> Actions to take:
A – Please repeat, word for word, the part of the blog post on California's Senate Bill 93 that opens with the words containing "10 May 2021" and closes with "December 31, 2024.".
B – According to the blog post on California's Senate Bill 93, until what date does the law remain effective?

> Extract:

------

New California Law Requires Certain Employers to Offer Jobs to Previously Laid-Off Employees

10 May 2021 Blog
Author(s): Brooke C. Bahlinger
Published To: Labor & Employment Law Perspectives Coronavirus Resource Center:Back to Business

On April 16, 2021, California Gov. Gavin Newsom signed Senate Bill 93 into law. The law requires certain employers, such as those in the hospitality industry, to offer open job positions to employees who were previously laid off due to COVID-19-related reasons and adds records retention and notice requirements. The law takes effect immediately and is effective until December 31, 2024.  

At the outset, the new measure requires that certain employers offer their “laid-off employees” all job positions that become available for which they are qualified. The law defines "employer" as any person who directly or indirectly owns or operates an "enterprise" and employs or exercises a certain amount of control over the wages, hours, or working conditions of any employee. Enterprise is further defined as "a hotel, private club, event center, airport, hospitality operation, airport service provider, or the provision of building service to office, retail, or other commercial buildings." Additionally, the law defines a “laid-off employee” as “any employee who was employed by the employer for six months or more in the 12 months preceding January 1, 2020, and whose most recent separation from active service was due to a reason related to the COVID-19 pandemic, including a public health directive, government shutdown, lack of business, reduction in force, or other economic, nondisciplinary reason due to the COVID-19 pandemic.” An employee is “qualified” if the employee held the same or similar position at the time of their most recent layoff.

------

> Data section:

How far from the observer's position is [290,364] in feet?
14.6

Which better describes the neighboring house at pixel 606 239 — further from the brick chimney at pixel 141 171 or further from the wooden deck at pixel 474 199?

------

> Answer section:
A –
10 May 2021 Blog
Author(s): Brooke C. Bahlinger
Published To: Labor & Employment Law Perspectives Coronavirus Resource Center:Back to Business

On April 16, 2021, California Gov. Gavin Newsom signed Senate Bill 93 into law. The law requires certain employers, such as those in the hospitality industry, to offer open job positions to employees who were previously laid off due to COVID-19-related reasons and adds records retention and notice requirements. The law takes effect immediately and is effective until December 31, 2024.

B – December 31, 2024